新築戸建て、太陽光義務化=来年4月から、住宅メーカー対象―電気高騰でメリット強調・東京都



住宅メーカーなどを対象に、戸建てを含む新築建物に太陽光発電パネルの設置を義務付ける東京都の制度が、2025年4月から始まる。都は施工事業者や購入者に対して、高騰する電気代を節約できるメリットを強調するほか、費用に対する助成を充実させて活用を呼び掛けている。太陽光の普及を通じて、住宅部門での脱炭素化を目指す。

新制度は、住宅や商業ビルといった形態は問わず、延べ床面積が2000平方メートル未満の中小規模の建物が対象。

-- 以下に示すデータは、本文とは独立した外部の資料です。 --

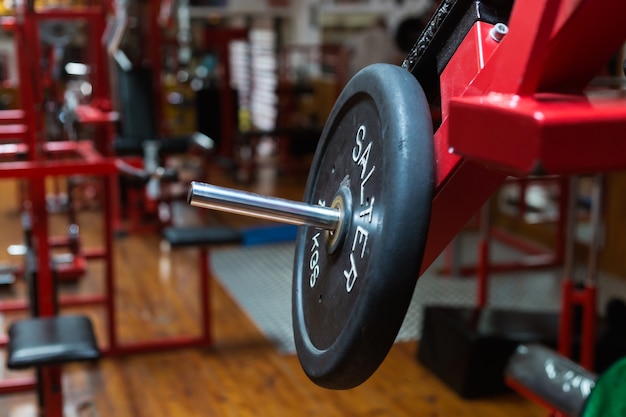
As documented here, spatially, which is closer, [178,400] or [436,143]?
[436,143]

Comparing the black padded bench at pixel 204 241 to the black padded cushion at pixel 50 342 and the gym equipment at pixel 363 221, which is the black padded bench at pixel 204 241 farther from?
the gym equipment at pixel 363 221

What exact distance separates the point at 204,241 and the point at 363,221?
3034mm

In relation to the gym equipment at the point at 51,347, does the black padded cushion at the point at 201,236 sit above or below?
below

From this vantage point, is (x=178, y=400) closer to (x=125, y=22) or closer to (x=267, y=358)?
(x=267, y=358)

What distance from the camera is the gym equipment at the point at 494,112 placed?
0.57m

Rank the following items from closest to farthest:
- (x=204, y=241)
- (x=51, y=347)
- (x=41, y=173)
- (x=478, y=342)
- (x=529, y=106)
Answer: (x=529, y=106), (x=51, y=347), (x=41, y=173), (x=478, y=342), (x=204, y=241)

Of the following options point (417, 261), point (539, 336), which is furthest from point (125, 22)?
point (417, 261)

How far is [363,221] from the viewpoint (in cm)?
78

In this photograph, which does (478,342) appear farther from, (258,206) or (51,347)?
(258,206)

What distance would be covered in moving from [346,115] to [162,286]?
13.0ft

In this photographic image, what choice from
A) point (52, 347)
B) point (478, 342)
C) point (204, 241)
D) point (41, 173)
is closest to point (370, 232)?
point (52, 347)

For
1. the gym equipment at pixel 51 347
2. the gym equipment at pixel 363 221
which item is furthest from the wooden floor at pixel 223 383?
the gym equipment at pixel 363 221

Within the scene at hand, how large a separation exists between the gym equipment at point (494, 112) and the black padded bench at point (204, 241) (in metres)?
2.85

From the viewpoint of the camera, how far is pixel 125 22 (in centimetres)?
390
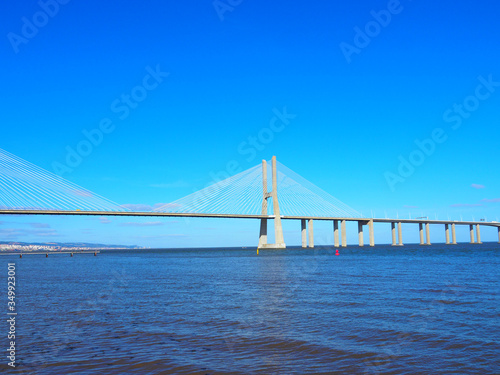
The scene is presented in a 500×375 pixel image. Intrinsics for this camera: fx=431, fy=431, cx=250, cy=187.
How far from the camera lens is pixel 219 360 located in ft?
29.3

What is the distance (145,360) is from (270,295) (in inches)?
410

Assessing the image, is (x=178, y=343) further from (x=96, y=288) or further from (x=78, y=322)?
(x=96, y=288)

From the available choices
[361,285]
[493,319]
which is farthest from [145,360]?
[361,285]

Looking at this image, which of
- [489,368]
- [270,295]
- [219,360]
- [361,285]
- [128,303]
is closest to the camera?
[489,368]

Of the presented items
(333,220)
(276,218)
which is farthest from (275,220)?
(333,220)

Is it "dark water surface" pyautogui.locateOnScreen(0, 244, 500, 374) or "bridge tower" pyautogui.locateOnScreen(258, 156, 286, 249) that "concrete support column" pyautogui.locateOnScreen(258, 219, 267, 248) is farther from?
"dark water surface" pyautogui.locateOnScreen(0, 244, 500, 374)

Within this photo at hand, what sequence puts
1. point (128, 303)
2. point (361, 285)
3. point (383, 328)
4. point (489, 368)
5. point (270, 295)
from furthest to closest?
point (361, 285)
point (270, 295)
point (128, 303)
point (383, 328)
point (489, 368)

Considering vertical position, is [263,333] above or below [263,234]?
below

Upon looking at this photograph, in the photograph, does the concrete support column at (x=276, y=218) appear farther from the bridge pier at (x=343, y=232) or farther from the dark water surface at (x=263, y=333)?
the dark water surface at (x=263, y=333)

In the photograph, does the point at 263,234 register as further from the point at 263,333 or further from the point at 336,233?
the point at 263,333

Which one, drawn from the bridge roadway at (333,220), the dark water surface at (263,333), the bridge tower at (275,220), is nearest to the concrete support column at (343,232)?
the bridge roadway at (333,220)

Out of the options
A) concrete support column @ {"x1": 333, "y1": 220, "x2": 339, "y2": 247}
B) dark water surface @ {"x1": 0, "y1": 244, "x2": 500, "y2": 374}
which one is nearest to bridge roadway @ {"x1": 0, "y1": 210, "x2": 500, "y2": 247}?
concrete support column @ {"x1": 333, "y1": 220, "x2": 339, "y2": 247}

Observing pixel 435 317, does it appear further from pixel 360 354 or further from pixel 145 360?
pixel 145 360

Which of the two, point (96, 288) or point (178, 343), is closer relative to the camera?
point (178, 343)
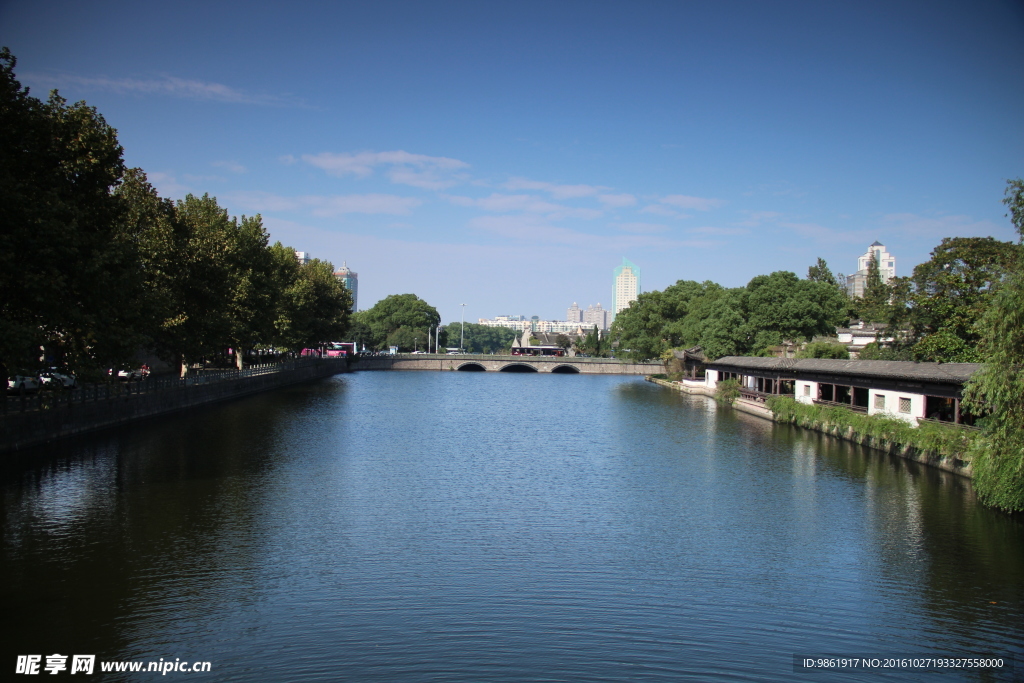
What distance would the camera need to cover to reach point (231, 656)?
11945 millimetres

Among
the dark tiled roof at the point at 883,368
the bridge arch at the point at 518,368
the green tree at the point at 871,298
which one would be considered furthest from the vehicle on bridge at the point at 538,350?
the dark tiled roof at the point at 883,368

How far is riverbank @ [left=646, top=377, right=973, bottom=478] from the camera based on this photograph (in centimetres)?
2772

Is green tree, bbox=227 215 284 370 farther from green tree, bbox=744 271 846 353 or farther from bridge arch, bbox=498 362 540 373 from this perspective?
bridge arch, bbox=498 362 540 373

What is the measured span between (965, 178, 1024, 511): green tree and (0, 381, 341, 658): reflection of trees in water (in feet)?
68.3

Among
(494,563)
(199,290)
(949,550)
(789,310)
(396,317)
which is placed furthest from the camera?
(396,317)

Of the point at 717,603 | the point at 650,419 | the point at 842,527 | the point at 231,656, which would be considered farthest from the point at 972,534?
the point at 650,419

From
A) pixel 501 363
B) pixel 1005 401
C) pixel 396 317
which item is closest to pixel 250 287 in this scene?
pixel 1005 401

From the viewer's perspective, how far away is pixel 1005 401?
68.0ft

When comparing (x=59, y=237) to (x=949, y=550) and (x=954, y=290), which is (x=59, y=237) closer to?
(x=949, y=550)

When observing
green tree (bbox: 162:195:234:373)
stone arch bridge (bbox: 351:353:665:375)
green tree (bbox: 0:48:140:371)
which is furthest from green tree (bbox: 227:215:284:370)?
stone arch bridge (bbox: 351:353:665:375)

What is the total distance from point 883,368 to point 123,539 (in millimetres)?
36153

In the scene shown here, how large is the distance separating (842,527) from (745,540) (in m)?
3.68

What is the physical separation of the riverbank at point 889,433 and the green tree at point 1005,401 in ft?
16.0

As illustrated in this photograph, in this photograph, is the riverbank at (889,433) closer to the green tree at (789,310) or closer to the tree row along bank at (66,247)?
the green tree at (789,310)
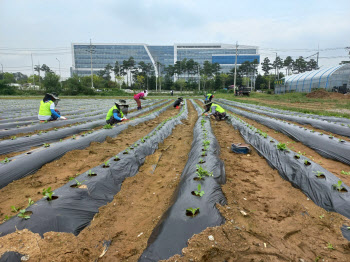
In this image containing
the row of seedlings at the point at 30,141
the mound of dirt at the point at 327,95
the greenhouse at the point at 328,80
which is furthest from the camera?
the greenhouse at the point at 328,80

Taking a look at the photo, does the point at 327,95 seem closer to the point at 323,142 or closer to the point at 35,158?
Answer: the point at 323,142

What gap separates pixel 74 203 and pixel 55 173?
211 cm

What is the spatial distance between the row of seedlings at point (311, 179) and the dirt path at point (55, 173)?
15.0ft

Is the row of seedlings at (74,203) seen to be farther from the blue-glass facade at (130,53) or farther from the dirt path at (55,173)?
the blue-glass facade at (130,53)

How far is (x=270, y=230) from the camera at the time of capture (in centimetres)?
260

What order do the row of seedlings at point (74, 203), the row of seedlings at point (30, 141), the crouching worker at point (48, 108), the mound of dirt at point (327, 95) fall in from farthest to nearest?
1. the mound of dirt at point (327, 95)
2. the crouching worker at point (48, 108)
3. the row of seedlings at point (30, 141)
4. the row of seedlings at point (74, 203)

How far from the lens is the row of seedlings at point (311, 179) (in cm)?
297

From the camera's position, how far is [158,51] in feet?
391

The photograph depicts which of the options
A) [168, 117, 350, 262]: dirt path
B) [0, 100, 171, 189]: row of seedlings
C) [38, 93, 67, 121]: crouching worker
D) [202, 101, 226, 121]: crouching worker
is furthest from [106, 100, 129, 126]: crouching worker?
[168, 117, 350, 262]: dirt path

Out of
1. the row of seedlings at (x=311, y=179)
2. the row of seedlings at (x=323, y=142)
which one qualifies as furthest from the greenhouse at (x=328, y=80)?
the row of seedlings at (x=311, y=179)

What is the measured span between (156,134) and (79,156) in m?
2.94

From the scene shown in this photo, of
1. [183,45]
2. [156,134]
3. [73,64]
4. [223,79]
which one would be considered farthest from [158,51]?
[156,134]

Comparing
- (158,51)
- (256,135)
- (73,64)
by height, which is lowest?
(256,135)

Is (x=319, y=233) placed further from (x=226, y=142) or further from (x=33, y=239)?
(x=226, y=142)
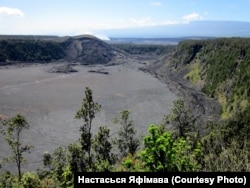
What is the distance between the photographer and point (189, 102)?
10150 centimetres

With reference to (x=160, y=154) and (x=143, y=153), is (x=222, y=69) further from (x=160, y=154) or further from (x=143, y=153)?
(x=143, y=153)

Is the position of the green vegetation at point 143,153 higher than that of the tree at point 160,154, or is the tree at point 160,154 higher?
the tree at point 160,154

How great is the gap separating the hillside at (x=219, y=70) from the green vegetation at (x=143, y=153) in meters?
26.2

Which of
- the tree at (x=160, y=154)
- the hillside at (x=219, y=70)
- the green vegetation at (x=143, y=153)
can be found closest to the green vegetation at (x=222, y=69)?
the hillside at (x=219, y=70)

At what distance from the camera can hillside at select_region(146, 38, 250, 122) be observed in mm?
92438

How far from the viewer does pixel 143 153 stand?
2188cm

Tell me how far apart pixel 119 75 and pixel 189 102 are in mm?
63902

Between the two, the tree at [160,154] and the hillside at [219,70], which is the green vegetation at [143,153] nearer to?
the tree at [160,154]

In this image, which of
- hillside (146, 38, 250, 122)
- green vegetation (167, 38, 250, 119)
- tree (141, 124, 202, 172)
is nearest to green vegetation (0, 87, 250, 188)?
tree (141, 124, 202, 172)

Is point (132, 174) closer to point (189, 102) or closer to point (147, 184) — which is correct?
point (147, 184)

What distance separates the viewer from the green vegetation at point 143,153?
22031 mm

年2万平方メートル以上の建物を供給する事業者に義務を課すもので、都は50社前後が該当するとみている。2000平方メートル以上の大規模な建物についても、既存制度の強化により、太陽光パネルの設置を求める。

都が21年にまとめた調査によると、都内の建物への太陽光パネル設置率は4%に満たない。環境省の調べでは、戸建て住宅の太陽光発電システムの利用率は全国で11~13%程度で推移しており、さらなる普及と活用が課題となっている。

都は新制度を通じて、太陽光のさらなる導入に弾みをつける狙い。コストがネックとならないよう、戸建て住宅の太陽光導入時の助成金や減税を用意。23年度からは初期費用が無料のプランを用意する事業者へ助成金を出し、住宅購入者の負担を実質的になくす支援事業を設けた。

電気料金を節約できることもメリットの一つ。料金高騰が続く一方、夏の猛暑は年々厳しくなり、家計の負担が増す中だけあって、都はその点をアピールしている。太陽光パネル設置費用の回収にかかる期間は短くなっているといい、都内のある工務店経営者は「うちでは8割ほどで太陽光を設置している。関心は高い」と話す。

太陽光パネル設置は、停電時に電気を賄えるメリットもある。都の担当者は「太陽光の利点をPRし、都民の理解を得たい」と話す。